Remembering the Holocaust and Kathy Carlisle

CarlisleEducator Kathy Carlisle who was struck by a train and killed on December 8, 2012, was also a Holocaust artist.  She was the photography and painting instructor at the Visual Arts Department at St. Francis High School in Sacramento.  In honor of her memory, the University of Minnesota will be exhibiting “Illuminated Memory,” Holocaust-inspired photos taken by her students. The photos can be viewed from Tuesday until April 13 at the Regis Center for Art.  Before she died, Carlisle was in communication with Howard Oransky, the director of the gallery, for about a year, to try to set this up.

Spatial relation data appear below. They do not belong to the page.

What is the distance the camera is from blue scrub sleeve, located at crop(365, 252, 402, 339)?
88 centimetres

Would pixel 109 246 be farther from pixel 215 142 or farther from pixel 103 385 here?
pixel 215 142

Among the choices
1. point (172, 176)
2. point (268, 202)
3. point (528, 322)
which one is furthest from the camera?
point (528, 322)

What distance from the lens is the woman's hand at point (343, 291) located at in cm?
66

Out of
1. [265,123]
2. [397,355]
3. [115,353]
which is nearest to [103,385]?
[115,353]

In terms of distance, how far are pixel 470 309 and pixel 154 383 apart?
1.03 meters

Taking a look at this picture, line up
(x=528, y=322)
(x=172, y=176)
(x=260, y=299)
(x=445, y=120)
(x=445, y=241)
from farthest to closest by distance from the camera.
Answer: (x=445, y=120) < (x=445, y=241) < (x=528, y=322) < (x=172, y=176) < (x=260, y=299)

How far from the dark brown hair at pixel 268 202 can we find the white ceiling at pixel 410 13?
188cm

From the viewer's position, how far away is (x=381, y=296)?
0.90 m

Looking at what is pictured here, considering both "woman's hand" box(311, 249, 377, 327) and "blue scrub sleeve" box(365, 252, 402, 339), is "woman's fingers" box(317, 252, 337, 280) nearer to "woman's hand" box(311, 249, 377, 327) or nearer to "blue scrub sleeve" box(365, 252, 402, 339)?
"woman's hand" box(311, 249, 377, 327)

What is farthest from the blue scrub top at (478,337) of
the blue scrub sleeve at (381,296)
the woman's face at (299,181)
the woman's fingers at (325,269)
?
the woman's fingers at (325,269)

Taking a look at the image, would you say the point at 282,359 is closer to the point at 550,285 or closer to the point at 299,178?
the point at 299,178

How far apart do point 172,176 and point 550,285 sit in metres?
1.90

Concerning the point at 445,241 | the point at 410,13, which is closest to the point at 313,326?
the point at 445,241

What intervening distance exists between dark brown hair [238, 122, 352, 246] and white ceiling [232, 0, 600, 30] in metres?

It is intended that the exhibition will be a nationwide model of how to combine studio art with historical study, using the university’s Center for Holocaust and Genocide Studies to springboard Carlisle’s ideas, showing the ways in which academic and artistic study reinforce each other.  The students in her 2012 photography class were given a Holocaust research assignment to choose one person from the Holocaust and tell their story through photographic imagery.

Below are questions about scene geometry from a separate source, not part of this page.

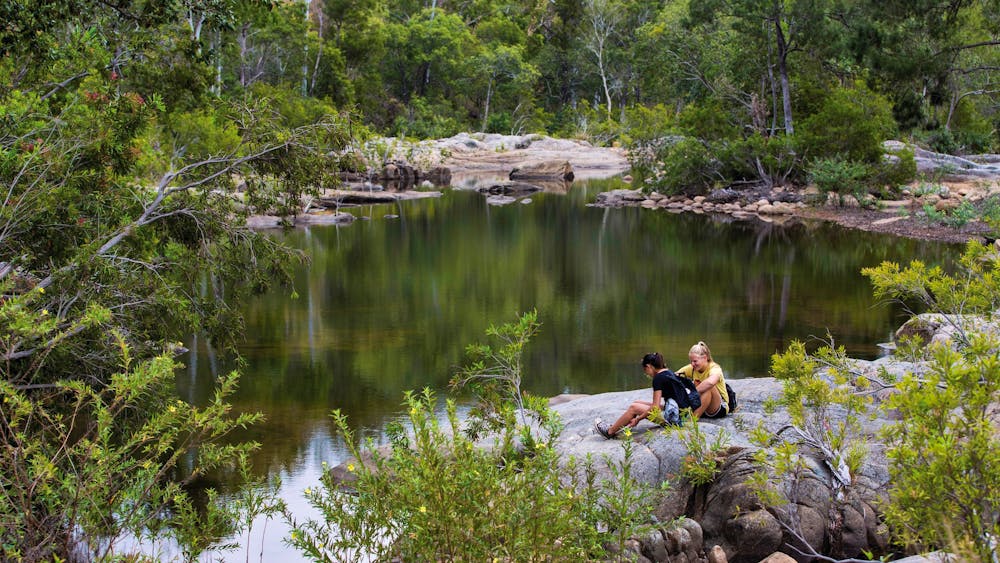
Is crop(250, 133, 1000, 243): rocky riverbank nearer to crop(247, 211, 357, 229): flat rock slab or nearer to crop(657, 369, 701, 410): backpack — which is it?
crop(247, 211, 357, 229): flat rock slab

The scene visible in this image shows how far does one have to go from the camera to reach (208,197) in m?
11.6

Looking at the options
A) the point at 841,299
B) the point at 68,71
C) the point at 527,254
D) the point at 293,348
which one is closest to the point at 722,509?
the point at 68,71

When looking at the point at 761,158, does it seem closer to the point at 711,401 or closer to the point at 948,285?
the point at 711,401

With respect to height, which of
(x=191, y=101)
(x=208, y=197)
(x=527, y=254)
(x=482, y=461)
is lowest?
(x=527, y=254)

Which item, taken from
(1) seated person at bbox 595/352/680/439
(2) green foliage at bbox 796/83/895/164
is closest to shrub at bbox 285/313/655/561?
(1) seated person at bbox 595/352/680/439

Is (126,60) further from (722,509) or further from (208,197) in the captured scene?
(722,509)

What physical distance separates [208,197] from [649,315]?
30.3 ft

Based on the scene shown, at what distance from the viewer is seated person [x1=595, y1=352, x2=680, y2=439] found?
8.47 m

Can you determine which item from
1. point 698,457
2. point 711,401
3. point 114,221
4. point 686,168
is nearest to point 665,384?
point 711,401

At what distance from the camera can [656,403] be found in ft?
28.1

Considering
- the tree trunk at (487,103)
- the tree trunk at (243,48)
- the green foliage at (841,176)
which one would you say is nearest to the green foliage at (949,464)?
the green foliage at (841,176)

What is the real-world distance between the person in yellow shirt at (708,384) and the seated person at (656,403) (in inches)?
13.0

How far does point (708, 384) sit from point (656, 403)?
57cm

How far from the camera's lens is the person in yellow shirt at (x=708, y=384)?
348 inches
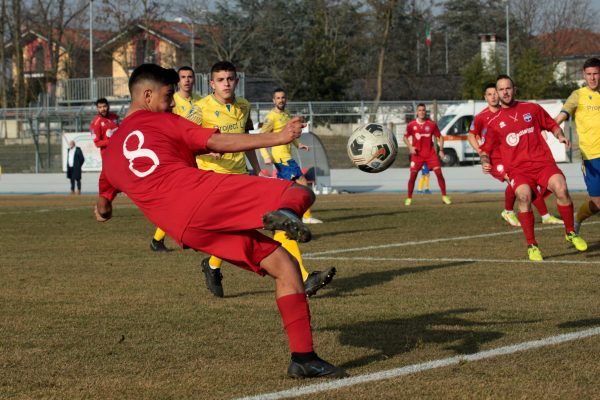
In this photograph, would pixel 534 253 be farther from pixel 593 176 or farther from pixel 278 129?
pixel 278 129

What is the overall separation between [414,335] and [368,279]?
3.14 metres

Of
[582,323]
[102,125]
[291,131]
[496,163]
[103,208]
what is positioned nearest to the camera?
[291,131]

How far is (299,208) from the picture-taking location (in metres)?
5.64

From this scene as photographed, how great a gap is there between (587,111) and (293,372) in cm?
773

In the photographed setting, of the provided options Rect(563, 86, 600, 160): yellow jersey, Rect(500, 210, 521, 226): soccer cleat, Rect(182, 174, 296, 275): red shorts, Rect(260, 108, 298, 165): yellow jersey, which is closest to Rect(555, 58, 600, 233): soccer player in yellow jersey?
Rect(563, 86, 600, 160): yellow jersey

All around the world Holocaust Memorial Day is being honored this year on Monday 8th April.  In Israel it is especially poignant given that it has been said on various occasions that had the State of Israel been in existence as a haven for Jews in 1937 rather than 1948, the Holocaust might not have happened.  Indeed, the Shapell Manuscript Foundation has in its possession a letter from David Ben-Gurion that he had written in response to Prof. Hanoch Albeck.  It said:

I received your letter.  All this would be correct if the State had been established not in 1948 but in 1937 – and if millions of Jews in Europe had not been annihilated, the situation of the State of Israel would have been entirely different.  What, after all, are eleven years in the history of our people which stretches back thousands of years?  But so short a time difference is of great and serious significance to our people and the future of Israel.

But, as Ben-Gurion unfortunately notes, these eleven years became “a great and serious significance to our people and the future of Israel” and thus today, throughout the world – from Israel to Europe and throughout the US (including Sacramento, CA, where Kathy Carlisle once taught) – Holocaust Remembrance Day is commemorated each year.